5. Supernatural & Mythic Influences

Category OG NE Imposters
Presence of Magic Magic exists but is minor, rare, and not central to the campaign’s themes. Magic is active, consequential, and threaded through the city. Rituals, wards, covenants, and occult relics are all part of the resistance landscape.
Angelic Influence None.
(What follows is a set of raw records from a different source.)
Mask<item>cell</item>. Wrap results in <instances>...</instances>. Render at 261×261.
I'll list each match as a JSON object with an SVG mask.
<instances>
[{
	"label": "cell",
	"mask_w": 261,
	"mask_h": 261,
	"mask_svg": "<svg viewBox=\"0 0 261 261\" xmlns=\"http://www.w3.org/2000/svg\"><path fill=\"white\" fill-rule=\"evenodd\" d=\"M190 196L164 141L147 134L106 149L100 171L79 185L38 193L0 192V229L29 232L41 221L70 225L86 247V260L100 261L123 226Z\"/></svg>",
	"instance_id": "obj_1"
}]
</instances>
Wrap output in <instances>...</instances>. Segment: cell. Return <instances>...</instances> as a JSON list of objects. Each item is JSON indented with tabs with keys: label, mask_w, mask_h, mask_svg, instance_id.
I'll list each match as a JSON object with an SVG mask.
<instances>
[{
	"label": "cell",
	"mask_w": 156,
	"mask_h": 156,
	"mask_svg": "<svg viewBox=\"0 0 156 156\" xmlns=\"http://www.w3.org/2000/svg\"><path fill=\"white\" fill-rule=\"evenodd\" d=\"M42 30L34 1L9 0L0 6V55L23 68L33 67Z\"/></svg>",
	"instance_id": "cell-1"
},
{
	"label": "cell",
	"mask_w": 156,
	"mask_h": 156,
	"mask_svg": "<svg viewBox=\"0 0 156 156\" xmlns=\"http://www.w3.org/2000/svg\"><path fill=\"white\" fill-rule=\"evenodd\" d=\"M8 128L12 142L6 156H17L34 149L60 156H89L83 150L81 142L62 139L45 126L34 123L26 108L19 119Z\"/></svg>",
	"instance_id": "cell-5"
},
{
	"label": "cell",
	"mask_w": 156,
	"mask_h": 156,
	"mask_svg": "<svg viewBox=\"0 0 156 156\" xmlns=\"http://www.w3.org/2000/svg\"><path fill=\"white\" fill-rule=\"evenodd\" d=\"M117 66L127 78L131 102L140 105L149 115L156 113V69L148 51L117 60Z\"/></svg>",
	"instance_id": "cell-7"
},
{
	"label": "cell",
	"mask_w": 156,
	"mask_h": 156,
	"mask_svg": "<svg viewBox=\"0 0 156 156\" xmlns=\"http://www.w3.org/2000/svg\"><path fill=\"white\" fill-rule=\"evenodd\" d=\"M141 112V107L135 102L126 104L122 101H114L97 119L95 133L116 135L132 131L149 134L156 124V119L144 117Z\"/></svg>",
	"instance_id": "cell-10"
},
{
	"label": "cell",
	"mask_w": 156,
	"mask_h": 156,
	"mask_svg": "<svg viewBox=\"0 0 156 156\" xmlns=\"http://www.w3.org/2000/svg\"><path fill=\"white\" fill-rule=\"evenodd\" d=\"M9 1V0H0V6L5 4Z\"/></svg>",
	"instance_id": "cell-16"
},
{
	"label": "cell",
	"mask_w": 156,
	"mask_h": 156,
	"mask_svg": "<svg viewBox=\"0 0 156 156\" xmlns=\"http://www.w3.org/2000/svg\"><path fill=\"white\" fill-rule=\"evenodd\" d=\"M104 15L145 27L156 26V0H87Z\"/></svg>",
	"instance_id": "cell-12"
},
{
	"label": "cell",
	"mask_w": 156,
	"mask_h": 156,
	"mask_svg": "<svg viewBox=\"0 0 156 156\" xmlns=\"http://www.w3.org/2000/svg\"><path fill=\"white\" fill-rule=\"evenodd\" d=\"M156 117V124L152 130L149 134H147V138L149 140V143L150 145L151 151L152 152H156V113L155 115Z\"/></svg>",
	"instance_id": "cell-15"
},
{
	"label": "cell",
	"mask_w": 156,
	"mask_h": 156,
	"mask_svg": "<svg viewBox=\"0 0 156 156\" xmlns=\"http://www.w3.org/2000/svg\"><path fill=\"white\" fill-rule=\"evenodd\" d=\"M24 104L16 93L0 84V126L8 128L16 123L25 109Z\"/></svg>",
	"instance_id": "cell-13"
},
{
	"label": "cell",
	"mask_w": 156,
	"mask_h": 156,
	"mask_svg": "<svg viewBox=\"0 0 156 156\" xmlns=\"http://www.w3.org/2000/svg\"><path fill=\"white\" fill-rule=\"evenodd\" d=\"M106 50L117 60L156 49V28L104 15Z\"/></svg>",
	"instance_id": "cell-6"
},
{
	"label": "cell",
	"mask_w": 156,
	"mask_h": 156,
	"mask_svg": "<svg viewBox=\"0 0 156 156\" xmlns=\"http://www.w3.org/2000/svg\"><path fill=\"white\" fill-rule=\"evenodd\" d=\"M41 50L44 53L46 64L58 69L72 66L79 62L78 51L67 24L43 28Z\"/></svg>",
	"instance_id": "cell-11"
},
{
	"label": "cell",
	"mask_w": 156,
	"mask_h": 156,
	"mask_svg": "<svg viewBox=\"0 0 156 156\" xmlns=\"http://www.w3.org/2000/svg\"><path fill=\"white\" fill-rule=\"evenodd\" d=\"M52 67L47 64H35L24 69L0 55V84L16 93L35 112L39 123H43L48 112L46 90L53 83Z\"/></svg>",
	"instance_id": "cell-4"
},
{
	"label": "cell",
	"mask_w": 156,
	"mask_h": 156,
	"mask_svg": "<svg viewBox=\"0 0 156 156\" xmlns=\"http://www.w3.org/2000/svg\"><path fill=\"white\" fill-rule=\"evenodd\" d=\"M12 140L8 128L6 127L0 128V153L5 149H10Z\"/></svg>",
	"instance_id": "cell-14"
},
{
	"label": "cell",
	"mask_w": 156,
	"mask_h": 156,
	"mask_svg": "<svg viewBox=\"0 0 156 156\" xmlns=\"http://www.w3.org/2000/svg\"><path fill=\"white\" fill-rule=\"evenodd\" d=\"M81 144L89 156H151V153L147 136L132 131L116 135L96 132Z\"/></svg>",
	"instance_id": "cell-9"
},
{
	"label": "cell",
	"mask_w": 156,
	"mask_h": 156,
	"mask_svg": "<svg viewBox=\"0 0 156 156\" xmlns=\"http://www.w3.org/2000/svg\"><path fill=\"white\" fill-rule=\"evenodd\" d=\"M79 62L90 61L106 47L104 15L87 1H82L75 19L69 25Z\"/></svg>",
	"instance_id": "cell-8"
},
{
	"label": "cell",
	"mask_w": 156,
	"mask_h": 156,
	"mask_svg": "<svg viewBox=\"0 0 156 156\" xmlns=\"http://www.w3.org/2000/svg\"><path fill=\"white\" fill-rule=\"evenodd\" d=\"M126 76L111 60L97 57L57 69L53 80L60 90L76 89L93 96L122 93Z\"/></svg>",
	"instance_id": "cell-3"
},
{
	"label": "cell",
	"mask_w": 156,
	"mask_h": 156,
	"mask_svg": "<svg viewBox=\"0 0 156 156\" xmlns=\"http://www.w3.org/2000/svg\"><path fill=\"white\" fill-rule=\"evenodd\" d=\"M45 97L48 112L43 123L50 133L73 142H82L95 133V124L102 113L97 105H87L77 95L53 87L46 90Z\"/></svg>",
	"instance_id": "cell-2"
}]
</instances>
Rumors of fallen angels, sealed power, and divine echoes shape black-market artifacts, cults, and forbidden research. Some supernatural forces oppose the invasion — others welcome the chaos.
Demonic Influence None. Demonic covens manipulate drug trade (e.g., Sparq), corrupt metahumans, and bargain with the desperate. They are neither allies nor enemies by default — only opportunists.
Origin of Supernatural Threats No major supernatural elements beyond individual villains. Ancient beings tied to Earth’s mythic past, alien-empire secrets, and Outsider influence create a layered occult ecosystem beneath the invasion.
Interaction With the V’sori V’sori view magic as an annoyance or outlier. Magic is something the V’sori cannot fully quantify, and they fear or attempt to control it — giving players a rare asymmetrical advantage.
Player Awareness of the Occult Not emphasized. PCs will encounter magical factions, cursed zones, angelic remnants, occult artifacts, demon-backed drug rings, and supernatural predators. Discovery is part of survival.

6. Tech, Resources & Survival

Category OG Necessary Evil Imposters
Resources Provided by Dr. D and established villain tech hubs. Scarce. Black markets, stolen tech, hidden caches, improvised solutions.
V’sori Technology Pulse weaponry. Ships with names no one can remember. Saucer "UFOs", psionic blades, resonance scanners, alien-refurbished military tech, propaganda towers, magic-infused tech.
Life Under Occupation PCs operate openly as villains. PCs must maintain cover, avoid detection, and move carefully to avoid alien scrutiny, informants, and automated tracking systems.